Labeyrie, pour sa part, a également diversifié sa dette cette année. Exclusivement financé pendant longtemps par un pool bancaire, le groupe a désormais recours à l’affacturage pour une partie de son besoin de financement à court terme. Surtout, il a procédé à une émission obligataire high yield de 275 millions d’euros sur sept ans, en mars 2014. «Nos objectifs étaient, par ordre décroissant d’importance, de réduire les coûts d’endettement mais aussi de retrouver la flexibilité nécessaire à de nouvelles acquisitions en termes de covenant et d’allonger la maturité de la dette», explique Philippe Perrineau.

Se développer prudemment à l’étranger

En effet, outre l’échéance de Noël à court terme, les directions financières préparent avant tout l’avenir de l’entreprise. Il leur faut tout d’abord s’assurer qu’elle soit toujours compétitive. «Nos contrôleurs de gestion mènent un travail important auprès des opérationnels afin d’améliorer la performance des usines, note Philippe Perrineau.
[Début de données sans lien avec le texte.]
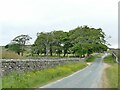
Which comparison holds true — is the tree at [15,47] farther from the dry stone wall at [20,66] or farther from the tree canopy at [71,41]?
the dry stone wall at [20,66]

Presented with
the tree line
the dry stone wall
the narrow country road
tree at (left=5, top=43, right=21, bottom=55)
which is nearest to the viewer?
the narrow country road

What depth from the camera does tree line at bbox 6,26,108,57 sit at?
4166 inches

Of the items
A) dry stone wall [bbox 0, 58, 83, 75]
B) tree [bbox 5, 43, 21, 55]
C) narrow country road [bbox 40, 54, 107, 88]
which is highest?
tree [bbox 5, 43, 21, 55]

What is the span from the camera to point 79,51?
337 feet

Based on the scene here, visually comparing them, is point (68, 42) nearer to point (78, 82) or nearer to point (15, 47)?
point (15, 47)

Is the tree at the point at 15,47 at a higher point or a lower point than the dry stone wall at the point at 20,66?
higher

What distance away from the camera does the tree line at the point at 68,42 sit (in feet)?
347

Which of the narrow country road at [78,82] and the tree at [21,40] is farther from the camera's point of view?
the tree at [21,40]

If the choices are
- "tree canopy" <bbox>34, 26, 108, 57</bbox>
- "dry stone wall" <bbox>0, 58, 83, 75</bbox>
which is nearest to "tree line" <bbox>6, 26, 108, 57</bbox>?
"tree canopy" <bbox>34, 26, 108, 57</bbox>

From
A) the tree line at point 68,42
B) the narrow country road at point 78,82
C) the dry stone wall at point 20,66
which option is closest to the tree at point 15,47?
the tree line at point 68,42

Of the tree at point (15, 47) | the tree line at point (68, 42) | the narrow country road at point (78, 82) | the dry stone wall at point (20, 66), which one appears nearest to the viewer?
the narrow country road at point (78, 82)

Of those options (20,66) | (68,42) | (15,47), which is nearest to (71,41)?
(68,42)

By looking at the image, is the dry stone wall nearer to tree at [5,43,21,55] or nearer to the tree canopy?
the tree canopy

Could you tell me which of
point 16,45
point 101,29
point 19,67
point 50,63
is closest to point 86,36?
point 101,29
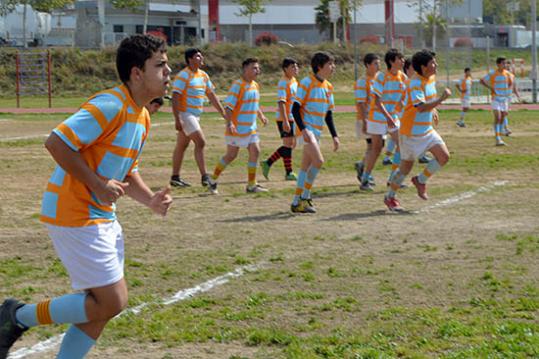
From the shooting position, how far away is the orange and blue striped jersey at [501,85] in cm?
2394

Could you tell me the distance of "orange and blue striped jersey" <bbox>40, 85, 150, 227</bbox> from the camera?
5.21 meters

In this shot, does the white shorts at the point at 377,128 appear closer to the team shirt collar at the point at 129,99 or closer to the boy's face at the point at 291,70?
the boy's face at the point at 291,70

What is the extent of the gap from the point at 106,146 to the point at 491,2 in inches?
5532

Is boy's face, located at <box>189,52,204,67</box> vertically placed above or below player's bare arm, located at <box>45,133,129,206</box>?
above

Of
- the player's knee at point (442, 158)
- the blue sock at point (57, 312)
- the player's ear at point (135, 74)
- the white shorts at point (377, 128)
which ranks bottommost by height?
the blue sock at point (57, 312)

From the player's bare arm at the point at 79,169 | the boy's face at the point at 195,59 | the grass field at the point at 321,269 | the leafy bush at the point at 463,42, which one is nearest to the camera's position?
the player's bare arm at the point at 79,169

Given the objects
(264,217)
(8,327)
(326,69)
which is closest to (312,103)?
(326,69)

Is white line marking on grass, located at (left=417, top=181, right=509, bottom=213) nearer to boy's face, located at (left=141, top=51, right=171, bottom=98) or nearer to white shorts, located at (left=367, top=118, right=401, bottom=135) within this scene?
white shorts, located at (left=367, top=118, right=401, bottom=135)

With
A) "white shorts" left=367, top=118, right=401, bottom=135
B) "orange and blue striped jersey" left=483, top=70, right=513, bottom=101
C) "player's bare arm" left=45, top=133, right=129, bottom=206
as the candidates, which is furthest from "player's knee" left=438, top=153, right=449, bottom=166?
"orange and blue striped jersey" left=483, top=70, right=513, bottom=101

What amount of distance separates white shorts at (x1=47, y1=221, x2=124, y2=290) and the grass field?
1.32 metres

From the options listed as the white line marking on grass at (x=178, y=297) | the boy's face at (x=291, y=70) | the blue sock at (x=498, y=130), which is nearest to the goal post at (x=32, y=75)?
the blue sock at (x=498, y=130)

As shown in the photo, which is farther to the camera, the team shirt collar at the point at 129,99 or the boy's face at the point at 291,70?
the boy's face at the point at 291,70

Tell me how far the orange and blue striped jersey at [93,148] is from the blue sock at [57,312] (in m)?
0.43

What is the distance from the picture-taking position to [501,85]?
955 inches
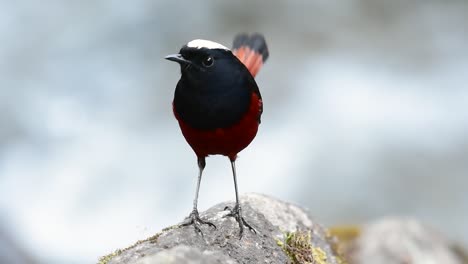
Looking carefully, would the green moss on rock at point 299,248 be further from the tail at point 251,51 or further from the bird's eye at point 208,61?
the tail at point 251,51

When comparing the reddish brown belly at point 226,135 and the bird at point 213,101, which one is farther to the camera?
the reddish brown belly at point 226,135

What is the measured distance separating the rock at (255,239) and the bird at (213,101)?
90mm

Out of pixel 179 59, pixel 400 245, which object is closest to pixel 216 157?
pixel 400 245

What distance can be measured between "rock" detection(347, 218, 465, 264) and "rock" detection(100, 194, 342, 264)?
1398mm

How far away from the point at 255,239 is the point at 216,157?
27.5ft

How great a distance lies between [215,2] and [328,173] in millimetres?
5324

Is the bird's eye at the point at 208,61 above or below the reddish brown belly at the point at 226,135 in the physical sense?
above

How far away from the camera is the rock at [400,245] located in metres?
6.96

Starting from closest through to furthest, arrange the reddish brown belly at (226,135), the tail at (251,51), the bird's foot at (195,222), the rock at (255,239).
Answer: the rock at (255,239) < the bird's foot at (195,222) < the reddish brown belly at (226,135) < the tail at (251,51)

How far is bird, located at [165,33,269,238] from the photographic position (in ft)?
15.2

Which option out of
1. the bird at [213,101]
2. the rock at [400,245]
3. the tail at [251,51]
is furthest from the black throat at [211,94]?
the rock at [400,245]

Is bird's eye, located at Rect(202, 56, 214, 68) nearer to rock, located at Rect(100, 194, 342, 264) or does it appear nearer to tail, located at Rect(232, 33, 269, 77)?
rock, located at Rect(100, 194, 342, 264)

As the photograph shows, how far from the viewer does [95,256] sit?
36.9 feet

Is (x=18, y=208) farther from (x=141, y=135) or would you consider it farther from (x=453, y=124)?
(x=453, y=124)
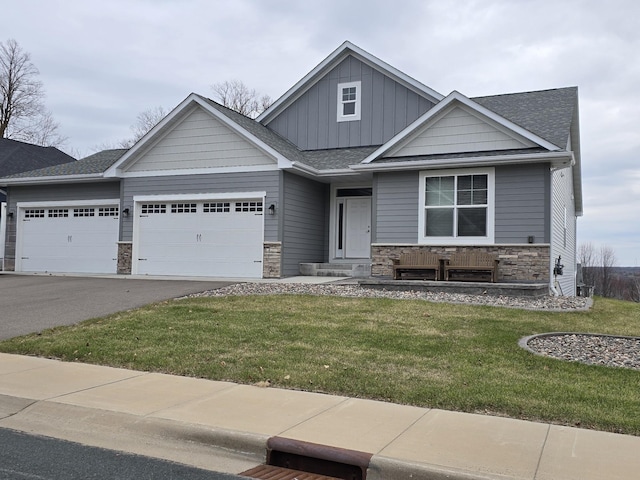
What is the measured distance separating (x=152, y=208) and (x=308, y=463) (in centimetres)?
1519

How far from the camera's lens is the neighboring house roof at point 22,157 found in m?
27.3

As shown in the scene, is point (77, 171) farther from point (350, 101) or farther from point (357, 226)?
point (357, 226)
Chaque année, nous améliorons ainsi la productivité entre 2 % et 5 % par an et nous réduisons nos coûts de logistique et d’entreposage de 1,5 %.» La direction financière travaille également avec les commerciaux afin de les aider dans les négociations clients, surtout face à de grands distributeurs qui tentent d’obtenir des prix attractifs. Il s’agit alors de piloter au plus près afin que chaque euro dégagé puisse être réinvesti, notamment en recherche et développement et en marketing.
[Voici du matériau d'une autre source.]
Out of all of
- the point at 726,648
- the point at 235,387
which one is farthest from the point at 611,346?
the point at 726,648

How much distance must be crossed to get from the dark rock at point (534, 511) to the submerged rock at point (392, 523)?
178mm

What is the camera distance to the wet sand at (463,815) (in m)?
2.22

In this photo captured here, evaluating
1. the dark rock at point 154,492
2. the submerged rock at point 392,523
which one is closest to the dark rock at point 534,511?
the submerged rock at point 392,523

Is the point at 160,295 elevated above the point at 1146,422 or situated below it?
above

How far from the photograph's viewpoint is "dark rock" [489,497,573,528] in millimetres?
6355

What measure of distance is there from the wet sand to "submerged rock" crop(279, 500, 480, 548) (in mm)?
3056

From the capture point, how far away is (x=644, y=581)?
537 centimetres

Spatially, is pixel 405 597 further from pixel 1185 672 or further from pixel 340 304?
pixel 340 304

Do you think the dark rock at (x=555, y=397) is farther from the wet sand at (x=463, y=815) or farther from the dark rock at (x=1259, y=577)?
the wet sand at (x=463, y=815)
Cette même stratégie de prudence ressort au sein de la PME familiale Voisin. Elle a ainsi réussi à autofinancer toutes les ouvertures de ses boutiques grâce, notamment, à une politique de dividendes modestes. «Nous consacrons tous les ans entre 600 000 et 800 000 euros à l’investissement, précise Guillaume de Jubécourt. Nous rénovons trois boutiques par an ou nous en ouvrons une nouvelle.» Ainsi, Voisin a ouvert ou refait récemment des boutiques à Chambéry et Lyon… et réfléchit désormais à de nouvelles opportunités en France et à l’export. A l’étranger, la franchise serait alors envisagée, ce qui éviterait des investissements trop importants.

Vranken-Pommery Monopole, qui est déjà bien implanté à l’international et vend ses bouteilles aux Etats-Unis, au Japon et en Australie, est également prudent. «Malgré le fait que ces marchés soient porteurs, nous ne renonçons pas pour autant aux marchés européens qui représentent toujours près de 90 % de notre chiffre d’affaires : les habitudes de consommation de champagne sont plus ancrées et nous avons un bon maillage de distribution !», témoigne Patrice Proth. Des stratégies équilibrées qui permettent à ces entreprises de se développer malgré la crise.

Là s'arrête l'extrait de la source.